El mensaje es directo: el club no tenía por qué situar a Howe en ese dilema. “No necesitaban hacerlo, le dejaron con una decisión que tomar sobre su futuro en el club”, añadió.
Un verano de salidas pesadas
La marcha del técnico no fue el único golpe. Desde el final de la temporada 2025-26, Newcastle ha visto cómo se deshilachaba parte del núcleo que le había llevado a competir en la élite.
- Anthony Gordon rumbo a Barcelona.
- Sandro Tonali a Tottenham.
- Bruno Guimaraes a Arsenal.
Tres pilares, tres ventas que redibujan por completo la estructura del equipo.
Warnock, sin embargo, cuestiona la idea de que el club se haya visto obligado a vender. Su lectura es incómoda para la grada de St James’ Park: “¿De verdad la gente piensa que no querían perder a Sandro Tonali y Bruno Guimaraes? Porque creo que absolutamente habrían aceptado 100 millones. No han sido decisiones forzadas”.
Ahí coloca el foco en la propiedad: si hay dinero sobre la mesa, Newcastle vende. No por necesidad desesperada, sino por elección estratégica, por cálculo financiero.
Reconstrucción reactiva
Rory Smith, periodista de The Observer, matiza parte del discurso. Reconoce el mérito del club en medio de la tormenta, pero subraya la naturaleza reactiva de todo lo que ha ocurrido.
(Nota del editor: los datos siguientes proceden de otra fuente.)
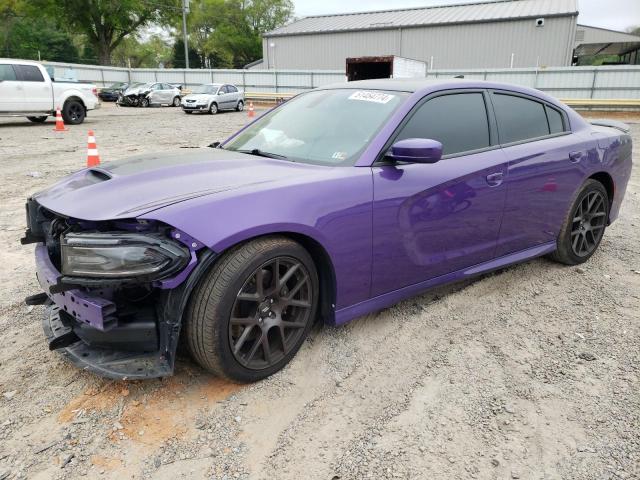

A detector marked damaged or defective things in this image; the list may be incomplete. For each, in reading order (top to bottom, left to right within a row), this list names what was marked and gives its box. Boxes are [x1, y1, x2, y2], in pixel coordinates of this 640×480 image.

damaged front bumper [23, 199, 218, 378]
exposed headlight assembly [59, 233, 190, 282]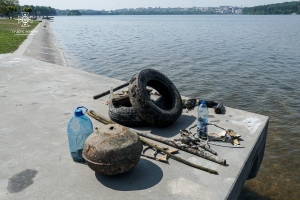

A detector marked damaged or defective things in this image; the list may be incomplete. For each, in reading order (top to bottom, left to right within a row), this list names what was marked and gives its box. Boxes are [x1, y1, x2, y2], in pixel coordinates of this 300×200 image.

rusty metal ball [82, 123, 143, 175]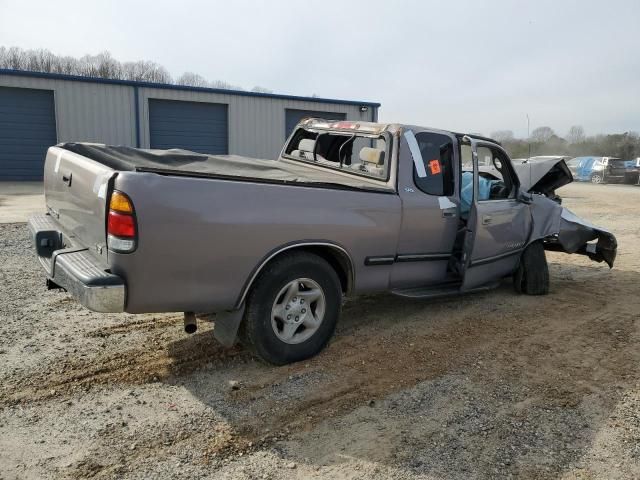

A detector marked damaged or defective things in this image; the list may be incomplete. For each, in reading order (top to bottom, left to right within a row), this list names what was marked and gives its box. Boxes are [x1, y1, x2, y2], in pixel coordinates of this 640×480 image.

damaged hood [510, 158, 576, 195]
damaged pickup truck [28, 119, 616, 364]
crumpled front fender [528, 196, 616, 270]
damaged hood [528, 196, 616, 270]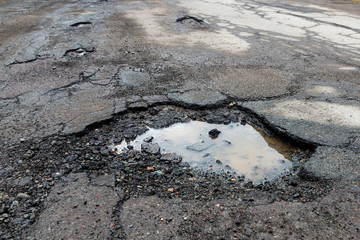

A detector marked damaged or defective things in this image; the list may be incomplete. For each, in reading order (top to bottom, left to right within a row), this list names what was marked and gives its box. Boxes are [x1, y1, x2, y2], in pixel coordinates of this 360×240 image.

pothole [112, 119, 296, 183]
muddy water in pothole [114, 121, 294, 183]
small pothole [113, 119, 296, 183]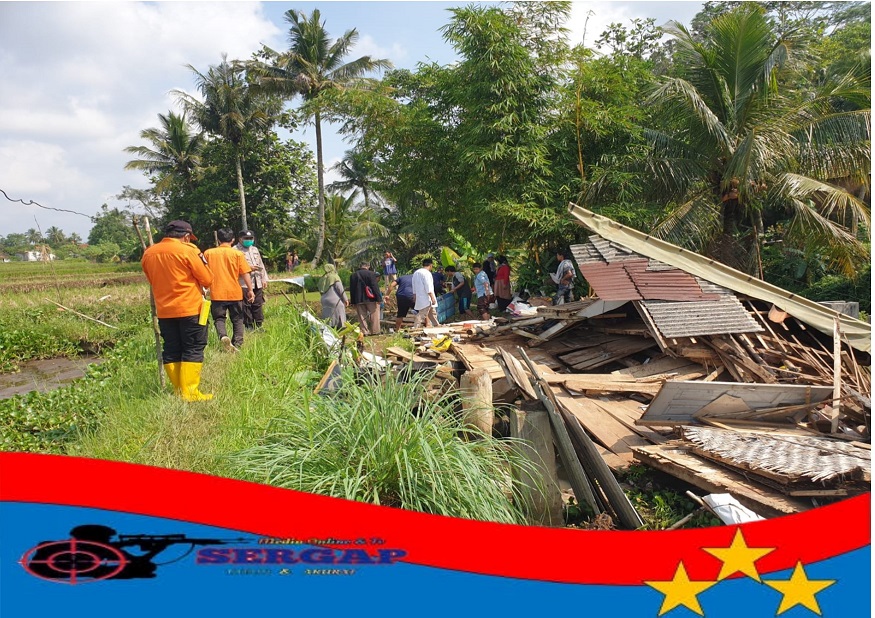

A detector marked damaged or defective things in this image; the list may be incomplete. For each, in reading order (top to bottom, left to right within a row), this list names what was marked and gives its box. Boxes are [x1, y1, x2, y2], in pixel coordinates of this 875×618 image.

rusty metal roofing [640, 298, 764, 340]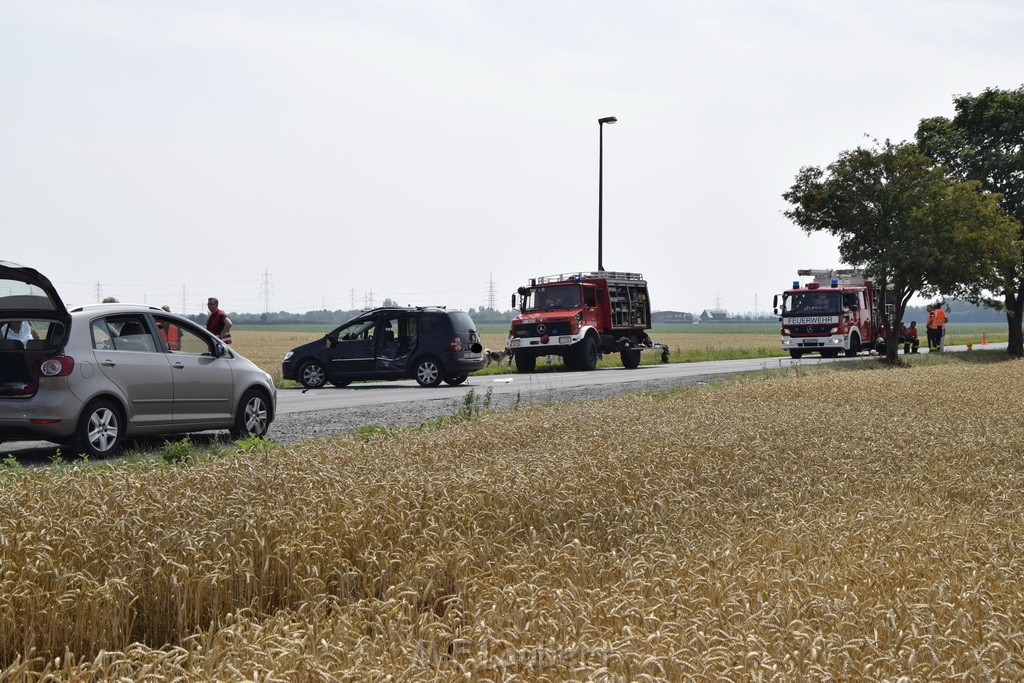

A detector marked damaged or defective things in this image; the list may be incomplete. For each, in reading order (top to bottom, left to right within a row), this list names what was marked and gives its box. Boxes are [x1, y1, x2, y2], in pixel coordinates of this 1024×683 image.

damaged vehicle [0, 262, 276, 460]
damaged vehicle [282, 306, 486, 390]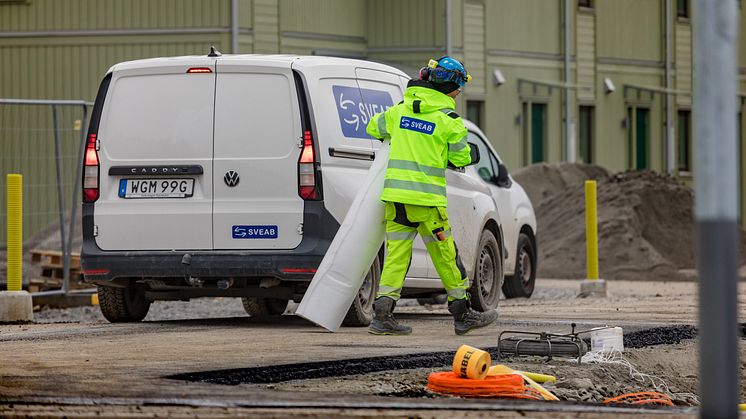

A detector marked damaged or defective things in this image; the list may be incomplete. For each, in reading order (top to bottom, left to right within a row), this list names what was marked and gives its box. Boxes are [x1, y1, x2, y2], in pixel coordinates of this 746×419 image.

asphalt patch [169, 324, 708, 388]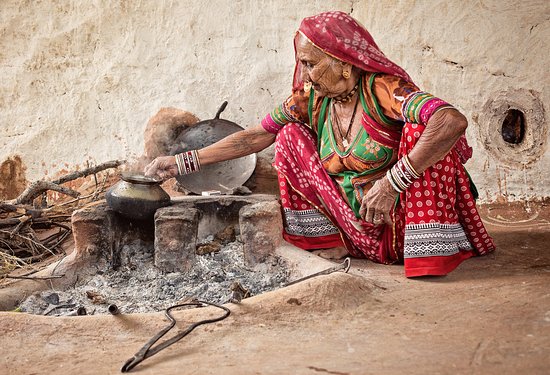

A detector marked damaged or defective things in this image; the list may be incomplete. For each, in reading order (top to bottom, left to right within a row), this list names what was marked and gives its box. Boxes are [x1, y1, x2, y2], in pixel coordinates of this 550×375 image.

cracked wall [1, 0, 550, 201]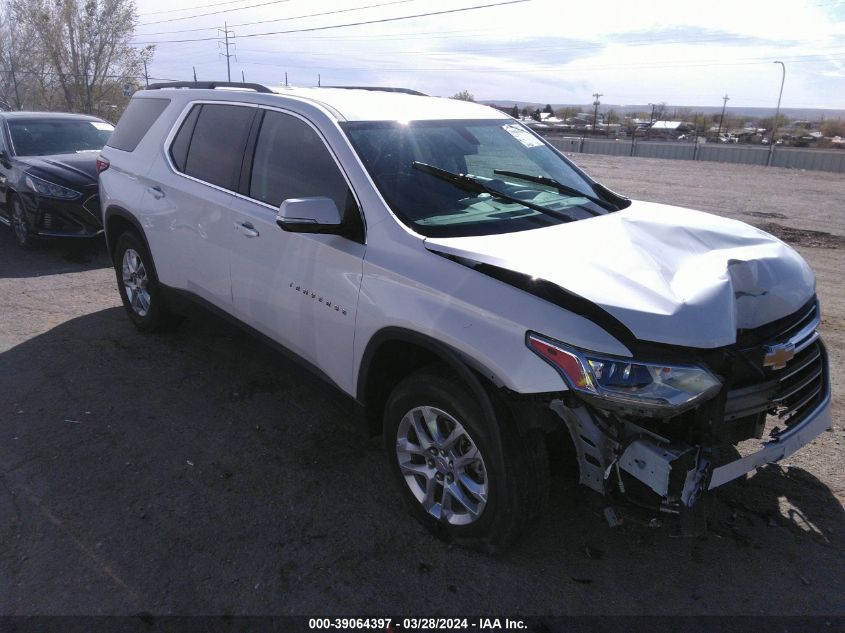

“Lo que ha hecho Newcastle, en medio de todos los cambios, ha sido realmente impresionante, pero es una reacción a una situación en la que quizá no habrían elegido estar al inicio del verano”, apuntó.
Su visión choca con la de Warnock en un punto clave: la voluntad de vender a Tonali y Bruno. Smith lo ve al revés. “No estoy de acuerdo en que quisieran vender a Tonali o Guimaraes. Si hubieran podido mantener a esos dos jugadores, lo habrían hecho”.
Un club entre ambición y riesgo
Lo que nadie discute es el resultado: Newcastle entra en una fase de reconstrucción profunda sin el entrenador que encarnó el primer gran salto del proyecto y sin tres de sus futbolistas más influyentes.
En un St James’ Park que se acostumbró rápido a mirar hacia arriba, la pregunta ya no es solo a quién ficha el club, sino qué tipo de club quiere ser cuando el próximo verano vuelva a poner todo a prueba.